## Material to process
--- start ---

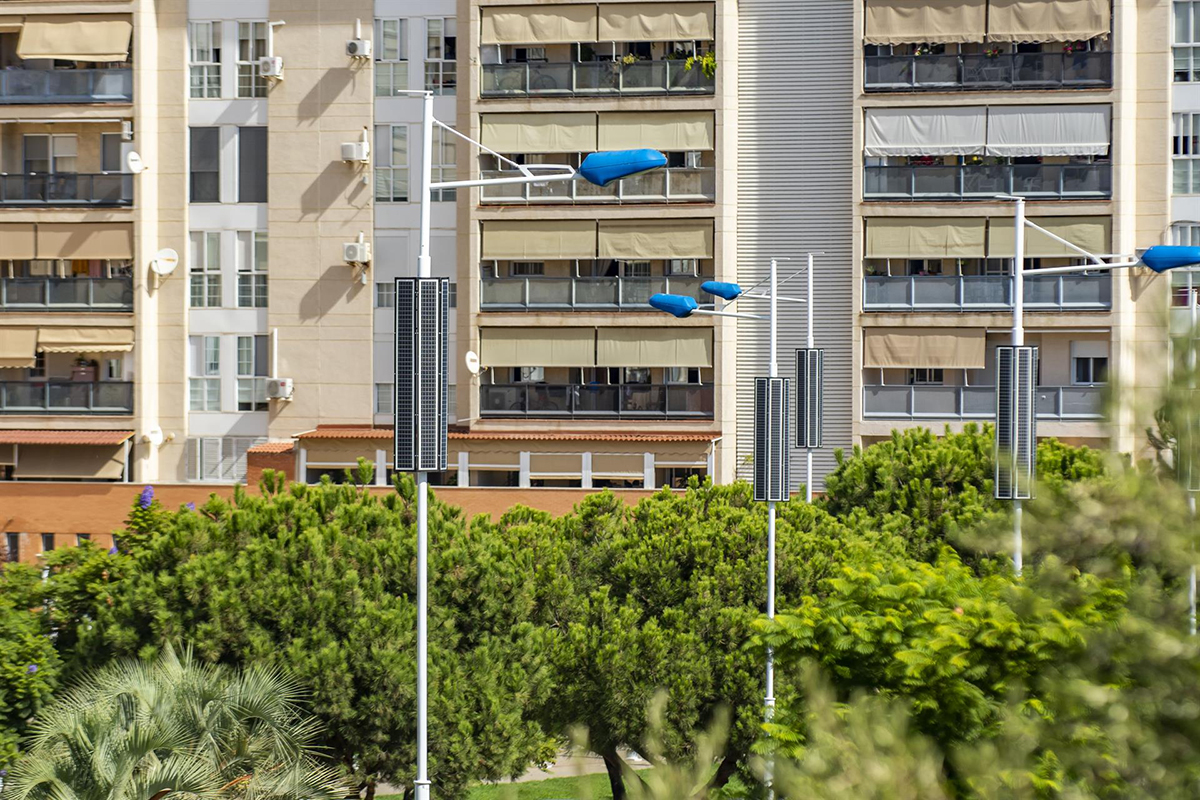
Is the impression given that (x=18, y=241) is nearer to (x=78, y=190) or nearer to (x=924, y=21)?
(x=78, y=190)

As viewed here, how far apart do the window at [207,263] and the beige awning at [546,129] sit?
8173 millimetres

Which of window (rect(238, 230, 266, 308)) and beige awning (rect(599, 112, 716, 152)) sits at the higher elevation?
beige awning (rect(599, 112, 716, 152))

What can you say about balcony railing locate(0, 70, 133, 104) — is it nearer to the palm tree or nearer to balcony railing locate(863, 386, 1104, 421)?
balcony railing locate(863, 386, 1104, 421)

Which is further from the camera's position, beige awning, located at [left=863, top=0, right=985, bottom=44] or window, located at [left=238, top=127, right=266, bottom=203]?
window, located at [left=238, top=127, right=266, bottom=203]

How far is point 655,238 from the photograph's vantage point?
1458 inches

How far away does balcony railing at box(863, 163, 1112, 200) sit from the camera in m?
36.2

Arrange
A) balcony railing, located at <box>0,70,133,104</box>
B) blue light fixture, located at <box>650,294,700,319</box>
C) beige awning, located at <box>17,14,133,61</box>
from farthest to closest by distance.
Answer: balcony railing, located at <box>0,70,133,104</box> → beige awning, located at <box>17,14,133,61</box> → blue light fixture, located at <box>650,294,700,319</box>

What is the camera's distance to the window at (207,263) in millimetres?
39000

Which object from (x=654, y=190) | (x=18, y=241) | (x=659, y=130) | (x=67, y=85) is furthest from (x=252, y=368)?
(x=659, y=130)

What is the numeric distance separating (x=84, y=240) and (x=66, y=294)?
5.11 feet

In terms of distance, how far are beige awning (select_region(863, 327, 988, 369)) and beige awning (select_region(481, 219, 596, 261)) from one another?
784 cm

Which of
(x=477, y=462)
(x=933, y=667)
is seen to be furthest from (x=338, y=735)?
(x=477, y=462)

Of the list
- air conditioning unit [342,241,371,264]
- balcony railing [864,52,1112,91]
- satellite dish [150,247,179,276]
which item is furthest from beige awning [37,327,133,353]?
balcony railing [864,52,1112,91]

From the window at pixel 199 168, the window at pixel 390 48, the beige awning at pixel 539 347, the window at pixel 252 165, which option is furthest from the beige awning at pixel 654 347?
the window at pixel 199 168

--- end ---

## Aim
Reproduce the material in its entirety and word for word, without the pictures.

## Output below
Is the impression given that (x=18, y=241) is nearer to (x=78, y=190) or nearer to (x=924, y=21)?
(x=78, y=190)

As viewed here, how far apart do the window at [207,263] and the beige awning at [546,129] sit?
8173 millimetres

Which of window (rect(238, 230, 266, 308)) and beige awning (rect(599, 112, 716, 152)) sits at the higher elevation?
beige awning (rect(599, 112, 716, 152))

What can you say about balcony railing locate(0, 70, 133, 104) — is it nearer to the palm tree or nearer to balcony railing locate(863, 386, 1104, 421)?
balcony railing locate(863, 386, 1104, 421)

Which is further from the camera's position, beige awning, located at [left=863, top=0, right=985, bottom=44] or window, located at [left=238, top=127, right=266, bottom=203]?
window, located at [left=238, top=127, right=266, bottom=203]

How far is point 655,238 from the photograph's vantage point?
1458 inches

How far away does balcony railing at box(863, 163, 1112, 200) sit from the camera in m?
36.2

Arrange
A) balcony railing, located at <box>0,70,133,104</box>
B) blue light fixture, located at <box>650,294,700,319</box>
C) beige awning, located at <box>17,14,133,61</box>
from farthest to closest by distance.
Answer: balcony railing, located at <box>0,70,133,104</box> → beige awning, located at <box>17,14,133,61</box> → blue light fixture, located at <box>650,294,700,319</box>

What is the camera's distance to the window at (207,263) in millimetres?
39000

Which object from (x=654, y=190) | (x=18, y=241) | (x=659, y=130) | (x=67, y=85) is furthest from (x=252, y=368)?
(x=659, y=130)

What is the numeric distance separating (x=84, y=240) and (x=66, y=294)?
5.11 feet

In terms of distance, how far are beige awning (select_region(863, 327, 988, 369)) and beige awning (select_region(481, 219, 596, 261)) from one another?
784 cm

Which of
(x=477, y=462)
(x=933, y=667)
is seen to be furthest from (x=338, y=735)?
(x=477, y=462)

Of the list
- air conditioning unit [342,241,371,264]
- balcony railing [864,52,1112,91]
- satellite dish [150,247,179,276]
which item is furthest from beige awning [37,327,133,353]?
balcony railing [864,52,1112,91]

From the window at pixel 199 168, the window at pixel 390 48, the beige awning at pixel 539 347, the window at pixel 252 165, which option is furthest from the beige awning at pixel 654 347?
the window at pixel 199 168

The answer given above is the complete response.